TEXT EXCERPT:
A new year, another portfolio rule and two new sustainable funds.
Welcome to 2025! Fun fact, 2025 is considered a “square” year since it is the square of 45 (45 × 45). I bet you never thought you’d get a math-related fact from me, let alone a fun one!
I saw a lot more green last year since my portfolio generally did well in 2024, but that was mostly due to only rarely checking my balance. The less I looked at my portfolio, the better it performed. After election results were announced, I peeked at my Charles Schwab brokerage account and saw I was profiting from the outcome. This unfortunate aspect of investing is always in the back of my mind as I reinforce why I maintain a sustainable approach instead of giving more money to large, harmful corporations.

GIVEN RECORDS:
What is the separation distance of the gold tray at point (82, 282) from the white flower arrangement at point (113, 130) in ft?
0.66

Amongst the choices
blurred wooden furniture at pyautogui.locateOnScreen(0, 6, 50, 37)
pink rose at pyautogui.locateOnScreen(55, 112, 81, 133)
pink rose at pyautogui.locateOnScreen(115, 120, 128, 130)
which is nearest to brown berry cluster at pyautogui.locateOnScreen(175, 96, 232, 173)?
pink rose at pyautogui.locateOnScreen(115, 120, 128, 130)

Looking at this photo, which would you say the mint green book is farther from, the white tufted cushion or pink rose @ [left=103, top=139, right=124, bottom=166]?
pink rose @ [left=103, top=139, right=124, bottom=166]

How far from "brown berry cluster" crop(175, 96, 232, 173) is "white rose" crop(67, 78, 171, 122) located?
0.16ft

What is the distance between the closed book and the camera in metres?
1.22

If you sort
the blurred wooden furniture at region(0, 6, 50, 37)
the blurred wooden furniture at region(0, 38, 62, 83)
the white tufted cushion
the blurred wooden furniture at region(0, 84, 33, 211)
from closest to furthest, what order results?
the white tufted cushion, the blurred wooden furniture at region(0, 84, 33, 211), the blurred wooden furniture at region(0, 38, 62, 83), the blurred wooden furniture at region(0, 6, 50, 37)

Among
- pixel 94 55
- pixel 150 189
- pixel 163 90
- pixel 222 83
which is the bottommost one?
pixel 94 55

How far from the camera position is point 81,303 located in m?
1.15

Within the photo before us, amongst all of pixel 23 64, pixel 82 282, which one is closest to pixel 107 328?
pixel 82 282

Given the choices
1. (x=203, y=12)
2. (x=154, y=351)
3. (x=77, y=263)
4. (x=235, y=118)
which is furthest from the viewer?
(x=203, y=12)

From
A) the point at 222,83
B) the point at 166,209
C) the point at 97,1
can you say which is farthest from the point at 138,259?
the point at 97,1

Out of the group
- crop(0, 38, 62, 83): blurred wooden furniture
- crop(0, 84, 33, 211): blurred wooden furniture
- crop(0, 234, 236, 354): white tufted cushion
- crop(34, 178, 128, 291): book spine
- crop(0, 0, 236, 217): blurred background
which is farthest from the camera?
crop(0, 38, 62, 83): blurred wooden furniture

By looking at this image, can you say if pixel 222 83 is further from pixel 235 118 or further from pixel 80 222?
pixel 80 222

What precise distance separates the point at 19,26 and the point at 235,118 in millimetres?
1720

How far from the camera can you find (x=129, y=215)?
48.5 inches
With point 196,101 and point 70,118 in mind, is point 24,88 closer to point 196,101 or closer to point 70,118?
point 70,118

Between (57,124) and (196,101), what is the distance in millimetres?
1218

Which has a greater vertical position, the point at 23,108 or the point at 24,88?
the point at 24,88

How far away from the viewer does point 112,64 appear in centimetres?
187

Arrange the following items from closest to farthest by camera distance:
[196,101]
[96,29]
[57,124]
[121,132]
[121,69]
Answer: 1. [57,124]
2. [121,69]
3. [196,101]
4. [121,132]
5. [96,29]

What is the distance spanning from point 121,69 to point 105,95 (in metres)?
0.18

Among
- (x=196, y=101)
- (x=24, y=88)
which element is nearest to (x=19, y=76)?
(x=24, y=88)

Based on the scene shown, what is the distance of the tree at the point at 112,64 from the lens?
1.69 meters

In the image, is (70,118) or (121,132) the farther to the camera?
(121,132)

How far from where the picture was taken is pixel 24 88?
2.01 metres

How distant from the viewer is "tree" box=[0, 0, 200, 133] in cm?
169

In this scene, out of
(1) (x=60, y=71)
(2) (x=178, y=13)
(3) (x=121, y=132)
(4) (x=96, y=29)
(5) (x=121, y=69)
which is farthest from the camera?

TO DO:
A - Answer these about the investing blog excerpt:
(i) What makes 2025 a "square" year?
(ii) Which brokerage account did the writer look at after the election results were announced?
(iii) What does the writer say about how often they checked their balance and how the portfolio performed?
B - Reproduce everything in the investing blog excerpt from "A new year, another" down to "alone a fun one!".
C - Pick up the investing blog excerpt after its last sentence and keep writing.
The items have no connection to the investing blog excerpt.

RESPONSES TO THE EXERCISE:
A -
(i) 2025 is the square of 45 (45 × 45).
(ii) A Charles Schwab brokerage account.
(iii) The writer rarely checked the balance, and the less they looked at the portfolio, the better it performed.

B -
A new year, another portfolio rule and two new sustainable funds.
Welcome to 2025! Fun fact, 2025 is considered a “square” year since it is the square of 45 (45 × 45). I bet you never thought you’d get a math-related fact from me, let alone a fun one!

C -
As of December 27, 2024, only one of my holdings is in the red over the long term: the VanEck Biotech ETF (BBH), down 2.6% since being added to my portfolio in early 2023. My best performer is the Tortoise Global Water ESG ETF (TBLU), up 17.6%. This fund used to be the Ecofin Global Water ESG ETF (EBLU), but has since changed its name and ticker symbol. It was one of the first exchange-traded funds (ETFs) I bought back in March 2022 when I started this sustainable portfolio, making it my oldest current holding. Here’s a closer look at what it invests in:
Source: Tortoise Capital.
Unfortunately, the platform I use to grade my holdings on sustainability, As You Sow, gives Tortoise Global Water a D for fossil fuels and gender equality, disqualifying it from my portfolio. At least I’ll be selling this one on a gain!
The rest of my ETFs still have mostly A’s and B’s. The Schwab U.S. REIT ETF (SCHH) has a gender equality grade of C, which still qualifies for my portfolio. My latest addition, the Amplify Etho Climate Leadership U.S. ETF (ETHO), has performed well but grades D for gender equality. If this doesn’t improve by midyear, it will be my next deletion.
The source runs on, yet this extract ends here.